И лицо его приняло при этих словах холодное и суровое выражение.

- Что же они такое были? Боже мой! что же они были по-вашему? - сказала я, подавленная страшною тоской невыносимого страдания.

- Увлечение мечтательной девочки, каприз ее тщеславного сердца… Не думаете ли вы, что я способен быть игрушкой подобного каприза? что я буду безнадежно умирать у ног ваших? Нет! подобная роль не по мне… Не думайте видеть во мне отчаянного возды-хателя… с этих пор я холодный поклонник вашей добродетели, вашего высокого благоразумия.
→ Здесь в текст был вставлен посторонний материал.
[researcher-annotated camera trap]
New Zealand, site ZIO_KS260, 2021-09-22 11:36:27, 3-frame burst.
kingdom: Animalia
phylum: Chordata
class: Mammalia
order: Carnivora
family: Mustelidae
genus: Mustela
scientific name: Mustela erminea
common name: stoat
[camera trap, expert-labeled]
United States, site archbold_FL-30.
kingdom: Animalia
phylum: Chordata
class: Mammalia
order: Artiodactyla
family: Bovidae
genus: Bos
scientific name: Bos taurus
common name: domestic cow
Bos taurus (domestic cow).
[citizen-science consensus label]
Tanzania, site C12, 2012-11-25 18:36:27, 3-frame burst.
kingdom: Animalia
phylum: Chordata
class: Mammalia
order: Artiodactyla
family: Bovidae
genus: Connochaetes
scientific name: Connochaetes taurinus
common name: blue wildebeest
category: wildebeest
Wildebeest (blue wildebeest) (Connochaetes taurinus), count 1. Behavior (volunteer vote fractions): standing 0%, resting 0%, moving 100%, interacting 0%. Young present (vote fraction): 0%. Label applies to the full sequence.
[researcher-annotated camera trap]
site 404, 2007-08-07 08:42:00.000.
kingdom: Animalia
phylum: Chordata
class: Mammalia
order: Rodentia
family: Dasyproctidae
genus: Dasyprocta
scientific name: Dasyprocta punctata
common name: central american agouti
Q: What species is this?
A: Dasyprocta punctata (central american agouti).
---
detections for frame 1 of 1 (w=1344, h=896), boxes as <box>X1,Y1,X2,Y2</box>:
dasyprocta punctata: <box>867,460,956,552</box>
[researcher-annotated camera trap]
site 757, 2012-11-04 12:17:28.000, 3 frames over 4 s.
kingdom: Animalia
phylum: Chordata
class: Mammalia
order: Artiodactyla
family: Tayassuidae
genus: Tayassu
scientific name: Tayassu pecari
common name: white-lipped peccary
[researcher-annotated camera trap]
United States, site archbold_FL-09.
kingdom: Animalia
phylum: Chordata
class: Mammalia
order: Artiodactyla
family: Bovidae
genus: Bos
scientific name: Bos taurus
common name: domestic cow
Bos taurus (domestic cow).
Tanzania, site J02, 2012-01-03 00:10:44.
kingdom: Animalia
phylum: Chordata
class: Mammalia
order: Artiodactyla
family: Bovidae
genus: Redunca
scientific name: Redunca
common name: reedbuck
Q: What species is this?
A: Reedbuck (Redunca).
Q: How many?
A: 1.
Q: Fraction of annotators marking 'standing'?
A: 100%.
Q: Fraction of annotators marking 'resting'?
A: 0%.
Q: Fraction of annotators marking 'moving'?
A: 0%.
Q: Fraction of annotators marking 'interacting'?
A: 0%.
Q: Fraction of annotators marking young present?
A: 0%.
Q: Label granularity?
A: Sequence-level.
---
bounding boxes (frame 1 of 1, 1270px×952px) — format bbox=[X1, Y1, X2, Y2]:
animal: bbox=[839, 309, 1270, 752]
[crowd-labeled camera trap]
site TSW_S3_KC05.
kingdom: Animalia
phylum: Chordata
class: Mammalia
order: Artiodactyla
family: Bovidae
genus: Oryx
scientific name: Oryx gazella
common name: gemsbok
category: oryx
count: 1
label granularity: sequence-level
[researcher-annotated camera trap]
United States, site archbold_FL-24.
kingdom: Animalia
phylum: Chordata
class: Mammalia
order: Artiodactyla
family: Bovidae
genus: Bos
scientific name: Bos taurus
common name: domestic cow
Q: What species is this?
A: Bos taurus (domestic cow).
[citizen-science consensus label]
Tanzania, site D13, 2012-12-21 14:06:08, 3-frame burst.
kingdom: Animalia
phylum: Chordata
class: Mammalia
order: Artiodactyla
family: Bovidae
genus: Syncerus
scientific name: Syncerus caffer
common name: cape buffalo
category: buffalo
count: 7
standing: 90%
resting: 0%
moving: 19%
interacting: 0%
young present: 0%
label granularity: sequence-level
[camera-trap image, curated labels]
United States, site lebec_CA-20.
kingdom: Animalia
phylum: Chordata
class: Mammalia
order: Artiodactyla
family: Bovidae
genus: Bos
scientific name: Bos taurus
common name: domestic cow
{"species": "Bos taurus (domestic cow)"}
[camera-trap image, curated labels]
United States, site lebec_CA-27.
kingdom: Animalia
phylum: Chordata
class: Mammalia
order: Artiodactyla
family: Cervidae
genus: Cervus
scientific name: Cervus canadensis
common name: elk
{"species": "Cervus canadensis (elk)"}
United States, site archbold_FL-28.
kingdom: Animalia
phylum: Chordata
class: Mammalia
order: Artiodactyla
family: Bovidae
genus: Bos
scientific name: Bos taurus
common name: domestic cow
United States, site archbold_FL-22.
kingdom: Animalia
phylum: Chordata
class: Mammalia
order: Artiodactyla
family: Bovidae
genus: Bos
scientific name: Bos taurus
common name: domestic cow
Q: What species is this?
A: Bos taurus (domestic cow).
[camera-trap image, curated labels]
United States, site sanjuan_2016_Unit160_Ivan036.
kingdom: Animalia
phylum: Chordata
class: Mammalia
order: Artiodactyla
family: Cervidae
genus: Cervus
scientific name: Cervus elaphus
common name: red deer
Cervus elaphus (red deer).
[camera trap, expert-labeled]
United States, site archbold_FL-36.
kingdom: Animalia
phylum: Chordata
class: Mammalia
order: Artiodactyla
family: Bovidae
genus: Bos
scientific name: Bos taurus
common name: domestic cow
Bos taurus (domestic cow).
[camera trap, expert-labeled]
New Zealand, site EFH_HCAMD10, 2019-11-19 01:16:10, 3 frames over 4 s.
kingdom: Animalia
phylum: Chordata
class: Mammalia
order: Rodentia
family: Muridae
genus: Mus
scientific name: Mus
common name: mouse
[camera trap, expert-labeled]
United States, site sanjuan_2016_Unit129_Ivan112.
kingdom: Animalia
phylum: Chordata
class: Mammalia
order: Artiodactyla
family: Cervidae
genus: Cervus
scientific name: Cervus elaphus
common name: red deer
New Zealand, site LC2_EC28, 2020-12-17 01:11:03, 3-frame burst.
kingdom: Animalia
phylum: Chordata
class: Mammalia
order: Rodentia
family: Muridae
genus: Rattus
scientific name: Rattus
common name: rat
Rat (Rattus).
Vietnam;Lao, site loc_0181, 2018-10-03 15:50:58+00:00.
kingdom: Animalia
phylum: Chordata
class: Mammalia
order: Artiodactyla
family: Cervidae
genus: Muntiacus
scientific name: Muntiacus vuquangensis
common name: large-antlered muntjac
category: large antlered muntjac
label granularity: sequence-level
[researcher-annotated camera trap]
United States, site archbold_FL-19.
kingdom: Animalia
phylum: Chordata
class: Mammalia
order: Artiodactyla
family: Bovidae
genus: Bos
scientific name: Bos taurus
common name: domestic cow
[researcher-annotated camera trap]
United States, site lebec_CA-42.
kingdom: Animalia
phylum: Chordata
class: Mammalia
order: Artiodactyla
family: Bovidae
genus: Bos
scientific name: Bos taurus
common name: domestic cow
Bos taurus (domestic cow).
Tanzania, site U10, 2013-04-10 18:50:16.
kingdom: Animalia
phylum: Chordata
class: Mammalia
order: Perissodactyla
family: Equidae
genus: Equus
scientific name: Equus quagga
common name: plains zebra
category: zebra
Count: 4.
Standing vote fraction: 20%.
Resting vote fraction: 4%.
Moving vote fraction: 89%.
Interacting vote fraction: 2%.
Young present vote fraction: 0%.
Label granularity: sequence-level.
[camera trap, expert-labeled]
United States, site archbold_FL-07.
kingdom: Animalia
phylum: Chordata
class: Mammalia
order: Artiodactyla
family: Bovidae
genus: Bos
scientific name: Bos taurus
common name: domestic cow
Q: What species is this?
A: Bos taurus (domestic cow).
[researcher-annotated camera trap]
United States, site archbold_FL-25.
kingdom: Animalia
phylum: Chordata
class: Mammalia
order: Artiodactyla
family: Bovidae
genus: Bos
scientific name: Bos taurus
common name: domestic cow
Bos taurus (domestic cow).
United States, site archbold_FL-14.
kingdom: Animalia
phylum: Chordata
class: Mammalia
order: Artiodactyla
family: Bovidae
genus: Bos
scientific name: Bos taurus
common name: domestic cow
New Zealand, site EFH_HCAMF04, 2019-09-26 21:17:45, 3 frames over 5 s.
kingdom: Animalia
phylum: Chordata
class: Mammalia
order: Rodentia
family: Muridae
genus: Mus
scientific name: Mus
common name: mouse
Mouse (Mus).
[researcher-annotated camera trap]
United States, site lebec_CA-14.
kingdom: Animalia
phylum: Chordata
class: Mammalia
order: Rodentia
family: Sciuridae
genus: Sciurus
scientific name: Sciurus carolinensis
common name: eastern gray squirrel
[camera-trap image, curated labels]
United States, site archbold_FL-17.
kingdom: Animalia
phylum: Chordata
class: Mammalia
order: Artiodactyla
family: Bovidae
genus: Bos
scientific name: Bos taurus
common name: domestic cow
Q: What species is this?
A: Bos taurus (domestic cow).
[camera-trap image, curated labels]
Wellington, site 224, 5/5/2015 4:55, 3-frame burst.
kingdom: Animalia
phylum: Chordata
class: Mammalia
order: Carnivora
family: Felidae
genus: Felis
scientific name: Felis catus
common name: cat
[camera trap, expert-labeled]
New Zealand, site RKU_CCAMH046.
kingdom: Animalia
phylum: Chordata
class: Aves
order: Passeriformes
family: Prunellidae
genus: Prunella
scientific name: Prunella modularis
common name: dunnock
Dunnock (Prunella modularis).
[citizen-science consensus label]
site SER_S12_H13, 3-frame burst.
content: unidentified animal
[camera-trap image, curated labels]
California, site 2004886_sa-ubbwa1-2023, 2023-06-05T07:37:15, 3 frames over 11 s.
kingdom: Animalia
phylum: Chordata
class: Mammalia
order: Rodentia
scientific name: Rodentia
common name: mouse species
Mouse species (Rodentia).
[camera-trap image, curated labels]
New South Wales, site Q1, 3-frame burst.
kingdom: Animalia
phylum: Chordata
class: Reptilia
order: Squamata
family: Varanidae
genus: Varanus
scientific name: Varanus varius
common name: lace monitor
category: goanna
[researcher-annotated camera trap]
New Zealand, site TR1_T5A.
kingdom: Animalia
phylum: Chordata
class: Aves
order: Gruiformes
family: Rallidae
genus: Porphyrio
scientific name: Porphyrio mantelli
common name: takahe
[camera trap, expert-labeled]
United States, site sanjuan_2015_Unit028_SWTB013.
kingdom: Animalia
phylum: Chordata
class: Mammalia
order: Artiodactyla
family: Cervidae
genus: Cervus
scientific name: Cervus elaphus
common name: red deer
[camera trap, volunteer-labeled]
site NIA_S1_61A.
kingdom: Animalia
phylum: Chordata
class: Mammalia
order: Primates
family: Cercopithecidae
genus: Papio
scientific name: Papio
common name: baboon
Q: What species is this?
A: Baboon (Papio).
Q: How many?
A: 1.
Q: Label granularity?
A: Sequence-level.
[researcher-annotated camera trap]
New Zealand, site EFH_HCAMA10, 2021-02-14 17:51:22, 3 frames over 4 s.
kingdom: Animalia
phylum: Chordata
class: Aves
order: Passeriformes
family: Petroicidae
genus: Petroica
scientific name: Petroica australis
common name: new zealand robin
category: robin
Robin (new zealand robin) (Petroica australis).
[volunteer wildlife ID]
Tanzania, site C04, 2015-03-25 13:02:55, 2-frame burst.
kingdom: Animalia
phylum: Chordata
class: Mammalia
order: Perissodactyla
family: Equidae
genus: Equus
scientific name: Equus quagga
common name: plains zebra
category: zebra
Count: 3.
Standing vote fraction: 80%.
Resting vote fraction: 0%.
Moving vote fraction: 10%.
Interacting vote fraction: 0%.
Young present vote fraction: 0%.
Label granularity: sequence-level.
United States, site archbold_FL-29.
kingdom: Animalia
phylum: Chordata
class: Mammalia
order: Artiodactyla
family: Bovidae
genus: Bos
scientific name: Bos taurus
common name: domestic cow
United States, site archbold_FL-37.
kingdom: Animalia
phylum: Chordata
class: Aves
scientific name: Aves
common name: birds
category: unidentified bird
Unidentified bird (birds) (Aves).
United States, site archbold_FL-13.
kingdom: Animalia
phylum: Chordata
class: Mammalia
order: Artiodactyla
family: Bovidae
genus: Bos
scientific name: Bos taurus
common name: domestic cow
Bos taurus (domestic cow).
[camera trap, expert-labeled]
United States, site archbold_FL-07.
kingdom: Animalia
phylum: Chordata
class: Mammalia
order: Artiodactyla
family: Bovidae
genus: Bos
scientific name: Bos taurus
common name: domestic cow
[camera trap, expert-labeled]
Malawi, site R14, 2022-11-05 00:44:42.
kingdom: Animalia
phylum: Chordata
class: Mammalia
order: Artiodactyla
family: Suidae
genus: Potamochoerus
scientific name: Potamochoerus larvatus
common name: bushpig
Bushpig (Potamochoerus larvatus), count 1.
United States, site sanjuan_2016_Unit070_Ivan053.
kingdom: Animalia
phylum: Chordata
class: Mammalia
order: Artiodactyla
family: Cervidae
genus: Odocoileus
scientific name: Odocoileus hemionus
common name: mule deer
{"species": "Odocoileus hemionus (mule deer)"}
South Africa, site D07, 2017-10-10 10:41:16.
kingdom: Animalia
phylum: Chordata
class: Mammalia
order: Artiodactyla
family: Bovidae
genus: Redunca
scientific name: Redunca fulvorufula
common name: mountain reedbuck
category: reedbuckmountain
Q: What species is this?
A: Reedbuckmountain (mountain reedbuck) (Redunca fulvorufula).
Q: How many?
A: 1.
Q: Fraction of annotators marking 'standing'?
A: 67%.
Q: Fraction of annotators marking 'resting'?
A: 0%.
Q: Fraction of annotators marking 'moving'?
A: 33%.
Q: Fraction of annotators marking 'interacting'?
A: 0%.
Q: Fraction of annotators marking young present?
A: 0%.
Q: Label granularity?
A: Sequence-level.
- Я думаю, что вы жестокий, гордый, себялюбивый человек, - сказала я. - Прощайте! мне пора домой.

- До свидания! - отвечал он голосом, который звучал язвительным равнодушием, и вышел из сада.

Я бессознательно смотрела ему вслед, пока он не скрылся за шумящею мельницей, и тихо пошла к дому. Любви моей был нанесен удар, потрясший ее до основания…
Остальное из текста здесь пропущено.